Wounded Knee may be short on buildings, but it is long on symbolism. The tiny hamlet was the site of the 1890 massacre, when the U.S. cavalry slaughtered over 200 Indians. The Indians killed in this battle are buried in a mass grave, located behind the Sacred Heart Catholic Church.
On the grave, a stone marker commemorates the dead Indians. To the white man, the mass grave is a tourist attraction, but to the Indian, it represents a culture that has almost faded away.
The 1890 massacre seems ingrained into the dusty hills that surround Wounded Knee. The heroes of that incident-Red Cloud, Big Foot, and Sitting Bull-mean as much to the young Oglalas as they did to their grandfathers.
A series of complex events led to the 1890 massacre. Sitting Bull, after a long career of battling the white man, had retired to Standing Rock on the Pine Ridge reservation. In the summer of 1890, the "Ghost Dance" came to the Pine Ridge reservation. Wokova, a Paiute, originated the ritual, and many Indians considered him to be the Messiah.
The Ghost Dance swept across the reservation. Indian disciples came to Pine Ridge to teach the dance, and although Sitting Bull did not believe in the religion, he thought that depriving his people of belief in the Messiah would be more harmful than the dance.
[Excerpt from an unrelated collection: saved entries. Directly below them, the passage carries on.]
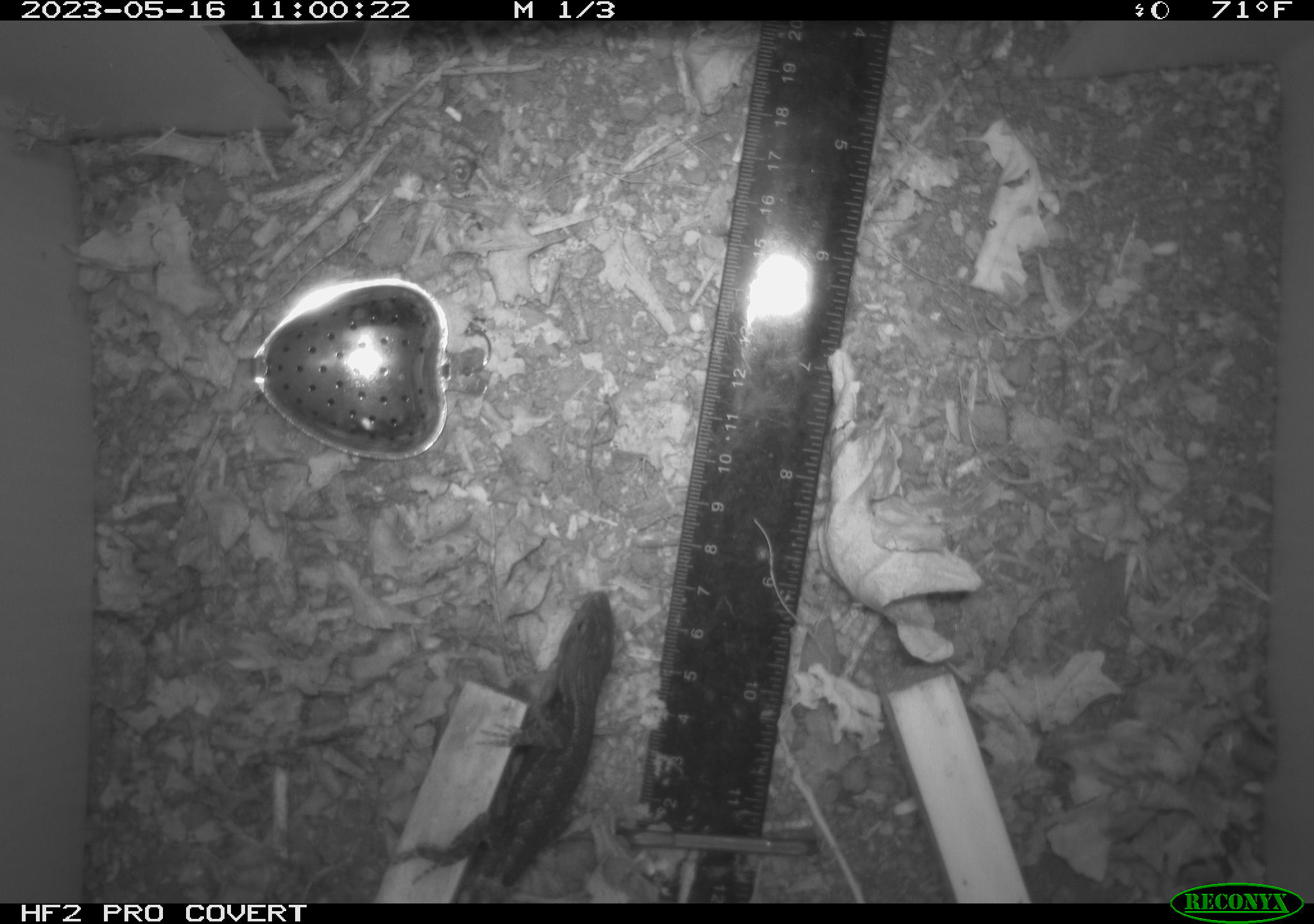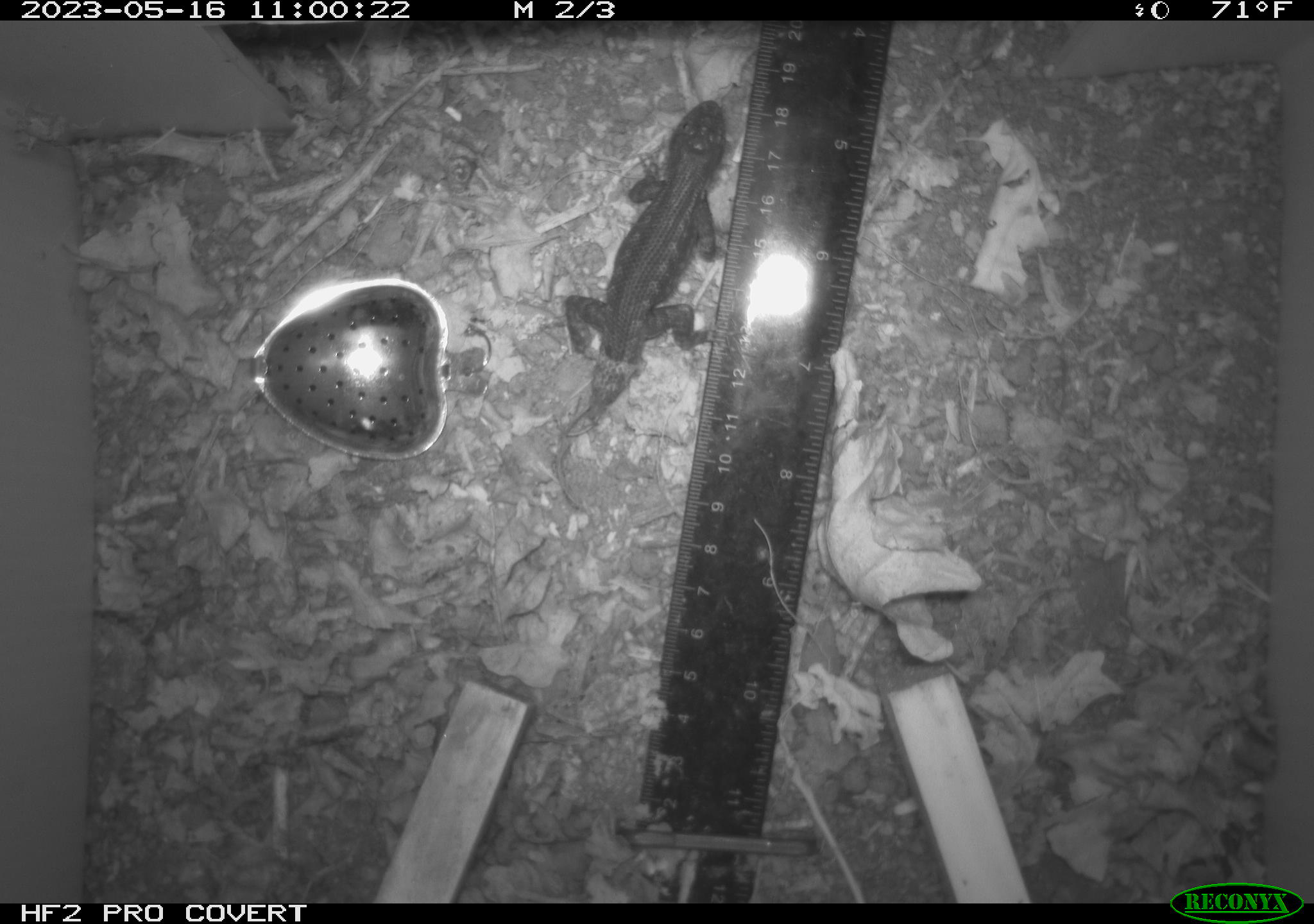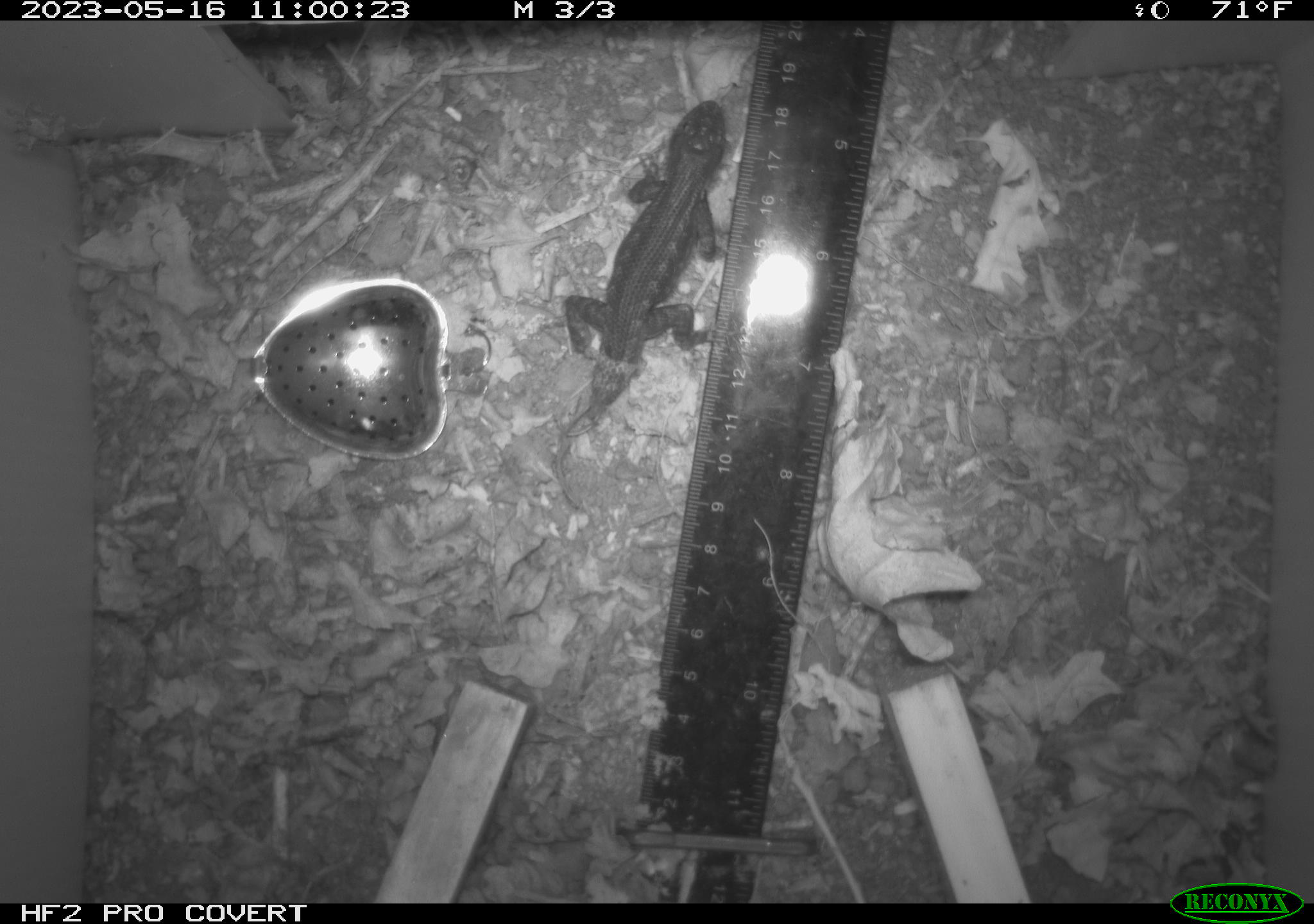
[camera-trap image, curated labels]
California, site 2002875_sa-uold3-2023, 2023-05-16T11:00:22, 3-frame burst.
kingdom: Animalia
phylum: Chordata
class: Reptilia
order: Squamata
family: Phrynosomatidae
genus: Sceloporus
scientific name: Sceloporus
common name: spiny lizards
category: sceloporus species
Sceloporus species (spiny lizards) (Sceloporus).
Hundreds of Indians adopted the dance, which supposedly revived dead Indian heroes and drove white men from the Indian lands. The U.S. government became alarmed at the spreading craze, and outlawed the dance.
But the dancing continued. In November, the BIA ordered its agents to arrest Sitting Bull. Indian police arrived at the tepee of the great Sioux chief, and in a disputed incident, a U.S. corporal shot Sitting Bull, while they were surrounded by ghost dancers.